** Your goal **
Reproduce each of the lines below word for word, leaving out the pictures.

** Dataset excerpts **
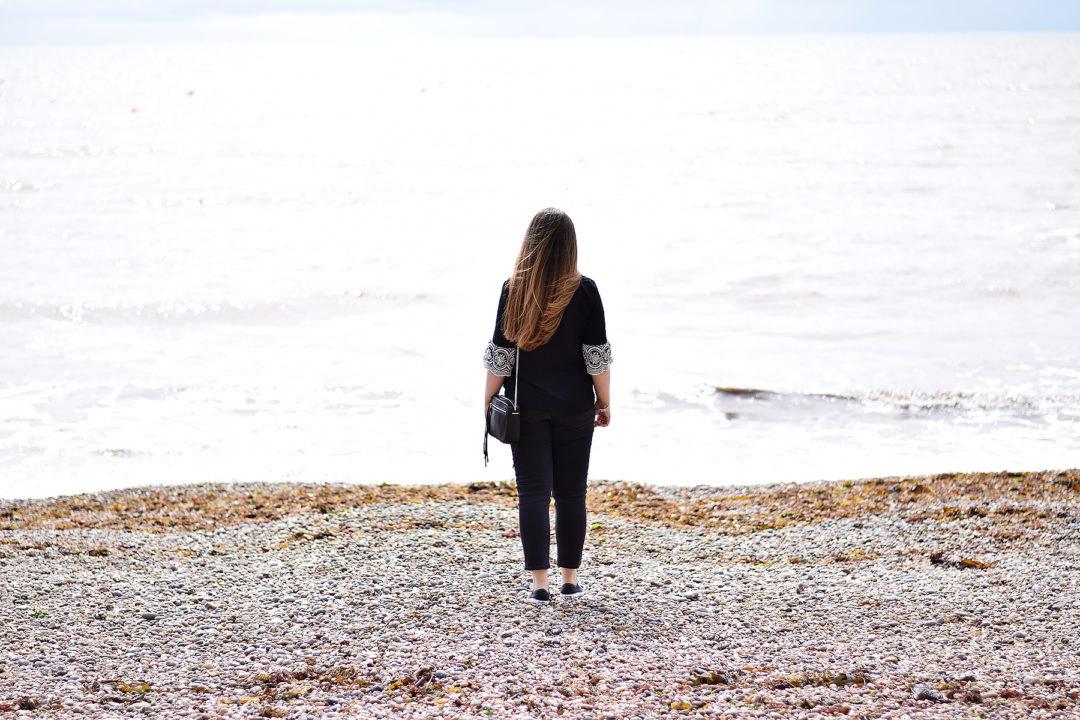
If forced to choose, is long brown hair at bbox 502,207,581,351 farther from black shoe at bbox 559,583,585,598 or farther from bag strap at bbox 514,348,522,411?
black shoe at bbox 559,583,585,598

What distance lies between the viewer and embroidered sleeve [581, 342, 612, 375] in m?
4.27

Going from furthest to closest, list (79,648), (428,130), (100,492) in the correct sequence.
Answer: (428,130), (100,492), (79,648)

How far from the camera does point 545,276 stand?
4.15 meters

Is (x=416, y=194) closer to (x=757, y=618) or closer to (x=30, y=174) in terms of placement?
(x=30, y=174)

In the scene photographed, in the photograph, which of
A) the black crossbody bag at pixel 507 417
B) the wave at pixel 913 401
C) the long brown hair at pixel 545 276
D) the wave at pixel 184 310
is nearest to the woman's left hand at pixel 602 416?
the black crossbody bag at pixel 507 417

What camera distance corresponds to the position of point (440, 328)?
16.2 m

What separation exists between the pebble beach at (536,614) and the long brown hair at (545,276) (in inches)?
55.9

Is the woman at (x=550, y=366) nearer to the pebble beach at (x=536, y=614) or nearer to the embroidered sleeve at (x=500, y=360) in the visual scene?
the embroidered sleeve at (x=500, y=360)

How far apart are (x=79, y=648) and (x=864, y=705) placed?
3.30 m

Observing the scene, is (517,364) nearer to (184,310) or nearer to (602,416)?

** Output below **
If forced to choose, is long brown hair at bbox 502,207,581,351 farther from black shoe at bbox 559,583,585,598 or farther from bag strap at bbox 514,348,522,411?
black shoe at bbox 559,583,585,598

What distance lies between the viewer and embroidered sleeve [581, 342, 612, 375] in m?
4.27

Going from furthest to closest, list (79,648), (428,130), (100,492) in the correct sequence.
Answer: (428,130), (100,492), (79,648)

How far from the camera does point 545,276 stand?
4.15 meters

Is (x=416, y=194) closer to (x=757, y=618) or closer to (x=30, y=174) in terms of placement?
(x=30, y=174)

In the scene photographed, in the photograph, which of
A) the black crossbody bag at pixel 507 417
B) the wave at pixel 913 401
C) the long brown hair at pixel 545 276
D) the wave at pixel 184 310
is nearest to the woman's left hand at pixel 602 416?
the black crossbody bag at pixel 507 417

What camera distance corresponds to the position of point (440, 328)?
16.2 m

What separation exists between the pebble beach at (536,614) and the long brown hair at (545,276) (in inches)?
55.9

Is the woman at (x=550, y=366) nearer to the pebble beach at (x=536, y=614) or nearer to the embroidered sleeve at (x=500, y=360) in the visual scene?
the embroidered sleeve at (x=500, y=360)

How far apart are (x=79, y=648) and (x=864, y=705) placed?
3.30 m

Observing the scene, is (517,364) nearer to (184,310) or nearer to (602,416)?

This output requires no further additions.